Message-passing asynchronous worker classes. More...
Classes | |
class | dispatch_t |
Describes a workload that does not need to return any results, that will be dispatched as a heap-allocated object. More... | |
class | static_worker_t |
Describes a workload that returns results to be consumed and processed by the caller, that will be dispatched as a local object. More... | |
class | worker_t |
Describes a workload that returns results to be consumed and processed by the caller, that will be dispatched as a heap- allocated object. More... | |
Functions | |
bool | GetResults () |
Retrieve all currently pending results. | |
size_t | PendingResults () |
Get a count of how many results are pending. | |
void | Queue (const class workload_t *const instance) |
Dispatch a worker instance for processing and deletion by a worker thread. |
Message-passing asynchronous worker classes.
Overview
The Async Workers library is a small collection of classes that leverage ZeroMQ (http://www.zeromq.org/) and the OpenThreads(*) library (http://openthreads.sourceforge.net/) to provide a convenient means of implementing offloading of asynchronous workloads.
(* OpenThreads is used for the creation and destruction of threads. If OpenThreads is not available for your platform or not an option for your project, it will be a trivial few-minutes work to make the WorkerPool use your native API)
It can also be used to implement a very efficient, Erlang- style messaging-based form of parallelism, similar to the "pragma task" feature of OpenMP 3.0.
Async Workers creates a pool of worker threads, one for each available CPU core. Each thread calls zmq_recv(), and then waits in an OS-scheduler-friendly IO wait for a message to arrive.
Work is delivered to a thread as a pointer to an instance of an object derived from one of the base classes, eliminating copying and allowing data to remain "hot" in CPU cache if a thread is available to process it immediately.
Using Async Workers
Encpsulate your work load in one of the following base clases or see async::workload_t for the fundamental base class if you need to derive something different.
Implement the "Work()" function with the workload you want doing; Use the Queue() function to dispatch the work to a worker thread.
By default workers use the delete method on themselves once used, to override this default behavior, e.g. for a local stack instance, overload the Destroy() member function.
Retrieving results
To collect results from workers or re-use the objects, use the async::worker_t or async::static_worker_t class as your base, and implement both the Work() and Result() virtual functions.

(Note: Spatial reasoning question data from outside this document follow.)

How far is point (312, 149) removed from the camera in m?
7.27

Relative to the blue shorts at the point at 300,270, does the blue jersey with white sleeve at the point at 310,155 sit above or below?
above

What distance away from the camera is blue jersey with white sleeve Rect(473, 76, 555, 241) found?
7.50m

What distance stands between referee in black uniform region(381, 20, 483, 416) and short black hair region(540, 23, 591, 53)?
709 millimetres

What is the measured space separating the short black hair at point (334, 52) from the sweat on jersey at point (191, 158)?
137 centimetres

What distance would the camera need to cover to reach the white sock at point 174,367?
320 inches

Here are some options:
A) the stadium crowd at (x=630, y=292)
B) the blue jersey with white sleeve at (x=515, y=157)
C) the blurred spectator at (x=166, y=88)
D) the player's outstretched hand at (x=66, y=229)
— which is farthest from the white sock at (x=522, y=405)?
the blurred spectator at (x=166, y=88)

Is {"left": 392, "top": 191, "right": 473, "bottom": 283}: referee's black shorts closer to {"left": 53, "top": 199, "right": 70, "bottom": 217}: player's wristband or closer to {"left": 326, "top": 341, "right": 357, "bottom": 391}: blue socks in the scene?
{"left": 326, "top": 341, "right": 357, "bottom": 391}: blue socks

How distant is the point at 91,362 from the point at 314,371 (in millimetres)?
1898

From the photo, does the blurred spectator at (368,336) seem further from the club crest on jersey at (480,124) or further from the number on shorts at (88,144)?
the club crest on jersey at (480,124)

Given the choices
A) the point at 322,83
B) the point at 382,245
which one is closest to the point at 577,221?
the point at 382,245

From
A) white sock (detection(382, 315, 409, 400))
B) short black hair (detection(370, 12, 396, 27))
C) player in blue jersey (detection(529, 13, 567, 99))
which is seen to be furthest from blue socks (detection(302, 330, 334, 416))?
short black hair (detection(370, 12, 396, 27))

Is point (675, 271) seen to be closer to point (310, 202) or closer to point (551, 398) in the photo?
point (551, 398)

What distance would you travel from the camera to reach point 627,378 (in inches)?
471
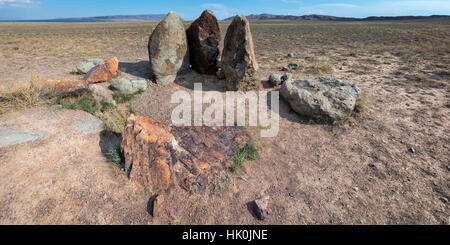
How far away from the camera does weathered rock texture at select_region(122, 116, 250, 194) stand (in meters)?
3.35

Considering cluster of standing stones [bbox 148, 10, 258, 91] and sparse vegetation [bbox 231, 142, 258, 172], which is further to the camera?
cluster of standing stones [bbox 148, 10, 258, 91]

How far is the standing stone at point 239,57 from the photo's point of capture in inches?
240

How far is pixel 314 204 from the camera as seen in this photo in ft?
10.4

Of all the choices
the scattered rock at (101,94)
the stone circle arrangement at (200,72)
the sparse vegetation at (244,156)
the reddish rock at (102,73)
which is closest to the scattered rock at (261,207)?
the stone circle arrangement at (200,72)

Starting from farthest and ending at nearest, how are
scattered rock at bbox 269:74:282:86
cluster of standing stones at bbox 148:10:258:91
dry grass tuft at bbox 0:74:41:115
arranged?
1. scattered rock at bbox 269:74:282:86
2. cluster of standing stones at bbox 148:10:258:91
3. dry grass tuft at bbox 0:74:41:115

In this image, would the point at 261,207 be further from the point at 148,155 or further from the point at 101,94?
the point at 101,94

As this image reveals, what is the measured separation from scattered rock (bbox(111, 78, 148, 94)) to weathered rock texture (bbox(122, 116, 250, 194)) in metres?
3.17

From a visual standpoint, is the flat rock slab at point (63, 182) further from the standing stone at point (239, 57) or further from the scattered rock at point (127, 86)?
the standing stone at point (239, 57)

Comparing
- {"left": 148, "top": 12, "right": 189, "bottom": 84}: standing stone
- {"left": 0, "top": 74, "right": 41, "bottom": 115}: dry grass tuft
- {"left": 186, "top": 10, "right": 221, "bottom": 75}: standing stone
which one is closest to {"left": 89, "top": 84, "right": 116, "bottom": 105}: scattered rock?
{"left": 0, "top": 74, "right": 41, "bottom": 115}: dry grass tuft

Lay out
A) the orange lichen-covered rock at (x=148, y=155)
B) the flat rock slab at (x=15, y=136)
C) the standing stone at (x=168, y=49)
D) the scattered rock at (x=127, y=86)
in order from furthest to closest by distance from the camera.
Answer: the standing stone at (x=168, y=49)
the scattered rock at (x=127, y=86)
the flat rock slab at (x=15, y=136)
the orange lichen-covered rock at (x=148, y=155)

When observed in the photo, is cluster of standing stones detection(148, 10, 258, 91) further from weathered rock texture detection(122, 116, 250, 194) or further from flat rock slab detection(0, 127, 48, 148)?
flat rock slab detection(0, 127, 48, 148)

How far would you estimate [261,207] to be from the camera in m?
3.05

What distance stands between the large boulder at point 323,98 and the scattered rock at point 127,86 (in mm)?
4438
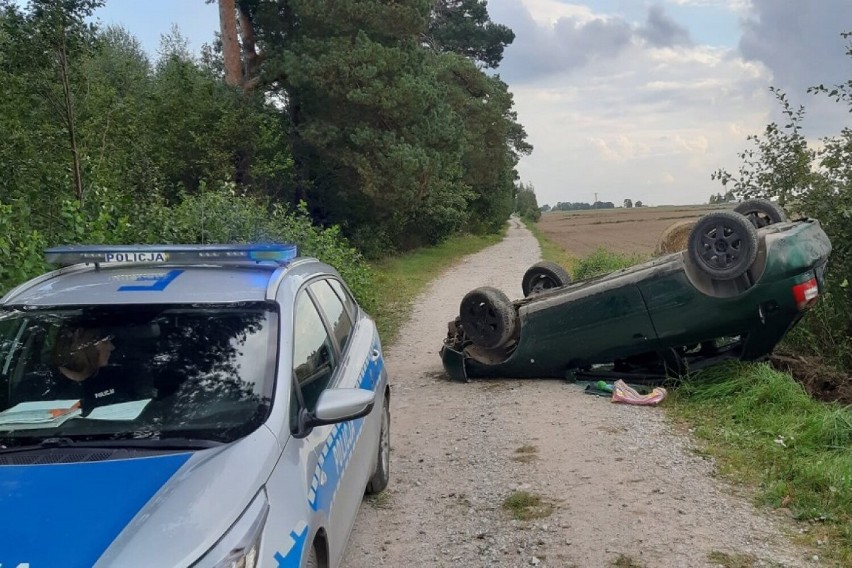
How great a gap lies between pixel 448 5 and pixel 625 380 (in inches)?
1494

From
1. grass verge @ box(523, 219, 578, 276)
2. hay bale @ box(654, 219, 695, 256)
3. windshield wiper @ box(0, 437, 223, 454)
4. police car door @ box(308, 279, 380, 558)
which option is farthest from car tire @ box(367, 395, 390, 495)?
grass verge @ box(523, 219, 578, 276)

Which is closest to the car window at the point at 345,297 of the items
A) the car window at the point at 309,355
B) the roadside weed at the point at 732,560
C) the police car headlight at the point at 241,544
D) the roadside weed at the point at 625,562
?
the car window at the point at 309,355

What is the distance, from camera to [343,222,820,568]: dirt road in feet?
14.2

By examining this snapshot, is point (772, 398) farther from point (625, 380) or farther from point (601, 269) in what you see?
point (601, 269)

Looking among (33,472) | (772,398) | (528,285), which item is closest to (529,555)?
(33,472)

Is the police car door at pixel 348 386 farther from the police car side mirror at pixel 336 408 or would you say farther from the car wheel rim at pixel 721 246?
the car wheel rim at pixel 721 246

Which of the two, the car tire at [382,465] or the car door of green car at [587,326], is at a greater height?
the car door of green car at [587,326]

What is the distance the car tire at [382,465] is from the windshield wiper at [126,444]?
87.6 inches

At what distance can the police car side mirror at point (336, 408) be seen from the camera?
311 cm

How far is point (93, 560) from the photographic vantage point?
2205 mm

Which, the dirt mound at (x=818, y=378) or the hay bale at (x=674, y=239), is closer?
the dirt mound at (x=818, y=378)

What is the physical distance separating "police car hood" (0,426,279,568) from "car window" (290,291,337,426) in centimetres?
46

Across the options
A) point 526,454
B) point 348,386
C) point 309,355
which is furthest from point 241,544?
point 526,454

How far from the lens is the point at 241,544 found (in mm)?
2363
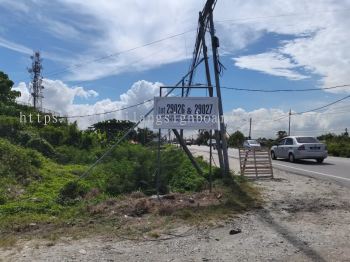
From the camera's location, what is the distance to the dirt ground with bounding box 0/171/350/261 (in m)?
6.68

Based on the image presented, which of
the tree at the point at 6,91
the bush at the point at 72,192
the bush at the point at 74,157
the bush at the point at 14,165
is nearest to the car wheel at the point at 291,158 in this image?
the bush at the point at 74,157

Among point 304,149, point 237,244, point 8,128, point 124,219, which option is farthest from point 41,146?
point 237,244

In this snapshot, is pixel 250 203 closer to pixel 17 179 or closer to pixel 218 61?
pixel 218 61

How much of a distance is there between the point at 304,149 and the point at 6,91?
118 feet

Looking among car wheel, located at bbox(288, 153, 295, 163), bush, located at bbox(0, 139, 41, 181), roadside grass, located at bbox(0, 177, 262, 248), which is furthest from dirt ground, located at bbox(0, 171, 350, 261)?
car wheel, located at bbox(288, 153, 295, 163)

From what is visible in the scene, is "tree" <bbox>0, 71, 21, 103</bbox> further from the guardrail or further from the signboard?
the signboard

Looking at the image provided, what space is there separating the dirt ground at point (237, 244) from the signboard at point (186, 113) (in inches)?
127

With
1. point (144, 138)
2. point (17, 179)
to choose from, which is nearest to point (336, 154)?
point (144, 138)

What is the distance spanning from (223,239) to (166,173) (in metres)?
7.55

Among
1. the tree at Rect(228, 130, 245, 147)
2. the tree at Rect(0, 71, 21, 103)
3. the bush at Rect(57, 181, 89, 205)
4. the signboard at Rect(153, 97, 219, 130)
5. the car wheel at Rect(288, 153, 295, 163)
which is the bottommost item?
the bush at Rect(57, 181, 89, 205)

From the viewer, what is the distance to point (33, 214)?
1023 centimetres

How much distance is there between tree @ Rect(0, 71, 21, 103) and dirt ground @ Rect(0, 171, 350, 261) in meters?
45.0

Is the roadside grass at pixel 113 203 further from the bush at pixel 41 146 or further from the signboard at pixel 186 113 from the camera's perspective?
the bush at pixel 41 146

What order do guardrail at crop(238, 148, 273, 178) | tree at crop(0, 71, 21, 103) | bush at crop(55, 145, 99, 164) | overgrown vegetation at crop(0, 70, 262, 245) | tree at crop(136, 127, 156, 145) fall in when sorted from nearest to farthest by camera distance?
overgrown vegetation at crop(0, 70, 262, 245), guardrail at crop(238, 148, 273, 178), bush at crop(55, 145, 99, 164), tree at crop(136, 127, 156, 145), tree at crop(0, 71, 21, 103)
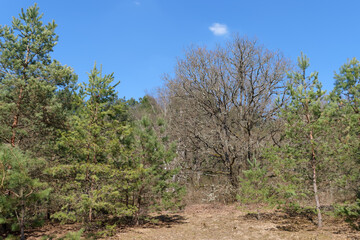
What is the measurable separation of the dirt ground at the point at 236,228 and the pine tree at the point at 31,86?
164 inches

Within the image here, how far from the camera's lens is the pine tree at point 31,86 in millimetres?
9969

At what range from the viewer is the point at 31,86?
31.9 ft

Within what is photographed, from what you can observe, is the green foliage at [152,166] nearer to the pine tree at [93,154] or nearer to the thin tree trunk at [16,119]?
the pine tree at [93,154]

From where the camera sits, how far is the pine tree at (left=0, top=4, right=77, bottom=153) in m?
9.97

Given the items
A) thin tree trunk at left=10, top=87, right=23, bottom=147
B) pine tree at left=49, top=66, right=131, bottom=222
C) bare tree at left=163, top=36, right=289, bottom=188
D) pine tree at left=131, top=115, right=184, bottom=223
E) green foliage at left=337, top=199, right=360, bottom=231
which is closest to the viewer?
green foliage at left=337, top=199, right=360, bottom=231

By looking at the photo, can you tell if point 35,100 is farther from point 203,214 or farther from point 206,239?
point 203,214

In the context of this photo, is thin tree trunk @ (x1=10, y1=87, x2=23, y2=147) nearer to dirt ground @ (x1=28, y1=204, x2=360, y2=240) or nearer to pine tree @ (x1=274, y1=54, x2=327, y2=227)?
dirt ground @ (x1=28, y1=204, x2=360, y2=240)

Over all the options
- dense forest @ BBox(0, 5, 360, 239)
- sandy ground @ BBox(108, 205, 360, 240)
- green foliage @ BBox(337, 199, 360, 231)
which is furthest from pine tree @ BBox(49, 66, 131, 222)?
green foliage @ BBox(337, 199, 360, 231)

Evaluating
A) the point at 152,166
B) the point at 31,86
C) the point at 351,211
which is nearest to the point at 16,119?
the point at 31,86

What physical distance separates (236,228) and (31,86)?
33.4 feet

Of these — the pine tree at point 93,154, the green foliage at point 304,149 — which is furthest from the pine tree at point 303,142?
the pine tree at point 93,154

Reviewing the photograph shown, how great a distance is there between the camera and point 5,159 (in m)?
5.67

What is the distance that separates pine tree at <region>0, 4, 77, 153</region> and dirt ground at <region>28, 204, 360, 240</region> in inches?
164

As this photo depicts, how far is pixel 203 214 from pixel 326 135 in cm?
827
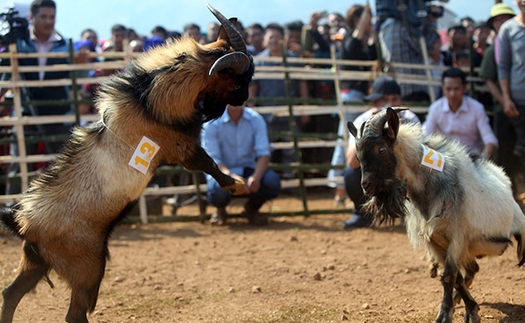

When the work has been executed, the worker thread will send the object back where they will be retrieved when you call async::GetResults().
Base classes
Notes and caveats
bool async::GetResults | ( | ) |
Retrieve all currently pending results.
Blocks the caller until all work loads that were marked to return results have completed and the results have been retrieved.
size_t async::PendingResults | ( | ) |
Get a count of how many results are pending.
void async::Queue | ( | const class workload_t *const | instance | ) |
Dispatch a worker instance for processing and deletion by a worker thread.
workload_t::Queue(new MyWorker(...)) is the preferred method for dispatching background work.